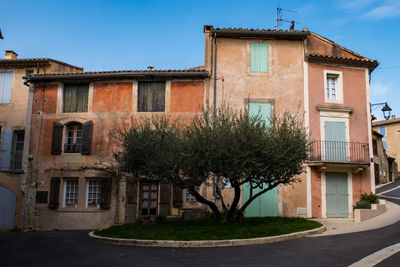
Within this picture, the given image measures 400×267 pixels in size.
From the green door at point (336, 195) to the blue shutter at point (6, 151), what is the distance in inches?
631

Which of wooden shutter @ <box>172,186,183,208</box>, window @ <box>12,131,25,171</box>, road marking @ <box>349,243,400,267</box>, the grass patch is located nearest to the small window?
the grass patch

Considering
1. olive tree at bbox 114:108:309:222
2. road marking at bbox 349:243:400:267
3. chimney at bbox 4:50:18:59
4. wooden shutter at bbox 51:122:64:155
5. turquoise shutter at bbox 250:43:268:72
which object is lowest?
road marking at bbox 349:243:400:267

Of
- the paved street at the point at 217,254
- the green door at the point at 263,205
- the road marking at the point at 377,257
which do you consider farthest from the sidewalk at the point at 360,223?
the road marking at the point at 377,257

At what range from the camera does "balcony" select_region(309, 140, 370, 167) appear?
18.0m

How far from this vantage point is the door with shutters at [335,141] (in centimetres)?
1831

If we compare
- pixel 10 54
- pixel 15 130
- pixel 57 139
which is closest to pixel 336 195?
pixel 57 139

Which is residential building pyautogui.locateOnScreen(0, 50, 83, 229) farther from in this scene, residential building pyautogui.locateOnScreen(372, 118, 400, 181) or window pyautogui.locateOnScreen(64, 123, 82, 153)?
residential building pyautogui.locateOnScreen(372, 118, 400, 181)

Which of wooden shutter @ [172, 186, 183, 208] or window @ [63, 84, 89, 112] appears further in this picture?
window @ [63, 84, 89, 112]

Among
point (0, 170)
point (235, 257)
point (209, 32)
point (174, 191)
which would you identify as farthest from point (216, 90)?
point (0, 170)

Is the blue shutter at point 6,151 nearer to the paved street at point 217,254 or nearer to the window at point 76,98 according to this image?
the window at point 76,98

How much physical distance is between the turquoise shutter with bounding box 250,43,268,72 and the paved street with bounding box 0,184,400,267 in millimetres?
9342

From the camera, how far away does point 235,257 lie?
9.23m

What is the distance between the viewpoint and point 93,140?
61.7 feet

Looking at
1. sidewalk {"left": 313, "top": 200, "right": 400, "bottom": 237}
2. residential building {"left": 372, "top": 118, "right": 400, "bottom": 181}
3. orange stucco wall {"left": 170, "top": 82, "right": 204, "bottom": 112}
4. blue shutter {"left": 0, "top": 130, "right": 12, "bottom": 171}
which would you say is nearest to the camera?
sidewalk {"left": 313, "top": 200, "right": 400, "bottom": 237}
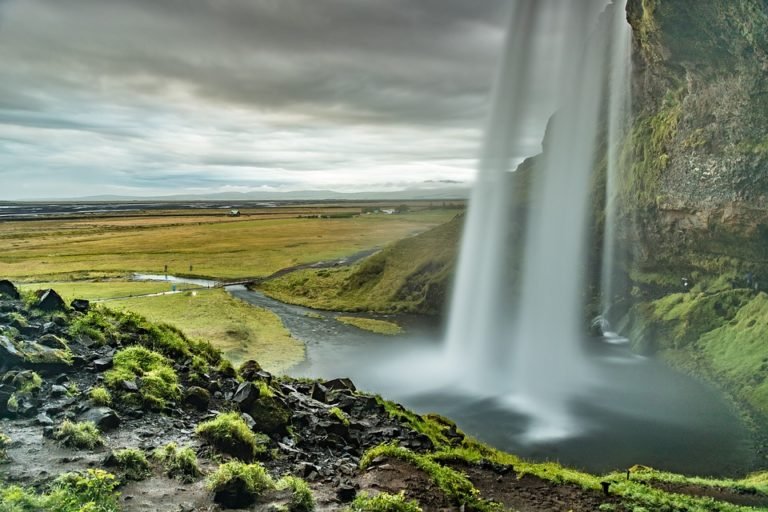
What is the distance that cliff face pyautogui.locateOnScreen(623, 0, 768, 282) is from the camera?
35.9 m

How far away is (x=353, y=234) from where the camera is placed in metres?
129

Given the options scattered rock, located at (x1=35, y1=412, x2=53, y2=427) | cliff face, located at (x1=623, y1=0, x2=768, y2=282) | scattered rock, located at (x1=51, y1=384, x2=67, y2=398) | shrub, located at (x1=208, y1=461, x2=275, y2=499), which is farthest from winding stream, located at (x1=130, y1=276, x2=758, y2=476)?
scattered rock, located at (x1=35, y1=412, x2=53, y2=427)

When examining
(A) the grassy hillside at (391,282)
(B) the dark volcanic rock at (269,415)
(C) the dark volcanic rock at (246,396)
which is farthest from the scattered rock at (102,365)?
(A) the grassy hillside at (391,282)

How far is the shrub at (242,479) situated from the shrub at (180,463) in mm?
689

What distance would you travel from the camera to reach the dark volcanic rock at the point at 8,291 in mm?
20141

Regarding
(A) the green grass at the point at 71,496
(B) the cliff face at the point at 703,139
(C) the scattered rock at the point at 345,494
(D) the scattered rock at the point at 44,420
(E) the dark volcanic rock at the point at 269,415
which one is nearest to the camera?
(A) the green grass at the point at 71,496

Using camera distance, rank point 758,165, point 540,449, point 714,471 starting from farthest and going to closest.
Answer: point 758,165
point 540,449
point 714,471

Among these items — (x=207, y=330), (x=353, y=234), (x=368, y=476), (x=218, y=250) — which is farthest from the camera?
(x=353, y=234)

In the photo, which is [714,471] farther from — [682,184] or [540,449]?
[682,184]

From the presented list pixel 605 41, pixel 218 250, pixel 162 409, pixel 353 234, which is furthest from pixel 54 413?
pixel 353 234

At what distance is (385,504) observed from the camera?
35.1 feet

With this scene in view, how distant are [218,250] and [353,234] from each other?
129ft

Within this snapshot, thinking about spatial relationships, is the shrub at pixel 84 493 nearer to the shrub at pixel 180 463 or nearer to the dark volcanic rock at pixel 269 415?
the shrub at pixel 180 463

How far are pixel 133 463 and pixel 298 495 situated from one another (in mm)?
3943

***

In the entries above, take the line containing "When examining" and each later line through the last, and repeat them exactly. Output nothing else.

When examining
(A) the grassy hillside at (391,282)
(B) the dark volcanic rock at (269,415)
(C) the dark volcanic rock at (246,396)
which is farthest from the scattered rock at (102,365)?
(A) the grassy hillside at (391,282)

How far is the shrub at (242,479) situated from the shrub at (180,463) in mm?
689

What distance would you travel from the camera to reach the dark volcanic rock at the point at 8,291 in mm?
20141

Regarding
(A) the green grass at the point at 71,496
(B) the cliff face at the point at 703,139
(C) the scattered rock at the point at 345,494
(D) the scattered rock at the point at 44,420
(E) the dark volcanic rock at the point at 269,415
which one is nearest to the camera?
(A) the green grass at the point at 71,496

Using camera distance, rank point 758,165, point 540,449, point 714,471 starting from farthest and going to closest.
Answer: point 758,165
point 540,449
point 714,471

Among these items — (x=207, y=330), (x=353, y=234), (x=368, y=476), (x=218, y=250) — which is farthest from the camera?
(x=353, y=234)

In the photo, which is [714,471] farther from — [682,184] or [540,449]?
[682,184]

From the presented list pixel 605 41, pixel 218 250, pixel 162 409, pixel 353 234, which is furthest from pixel 54 413?
pixel 353 234

At what distance is (385,504) observed from the camera?
35.1 feet

With this scene in view, how distant are [218,250] and [353,234] from each other?
129ft

Within this snapshot, thinking about spatial relationships, is the shrub at pixel 84 493 nearer to the shrub at pixel 180 463 or nearer to the dark volcanic rock at pixel 269 415?
the shrub at pixel 180 463

How far are pixel 133 463 and pixel 298 495 situated from one another (in mm)?
3943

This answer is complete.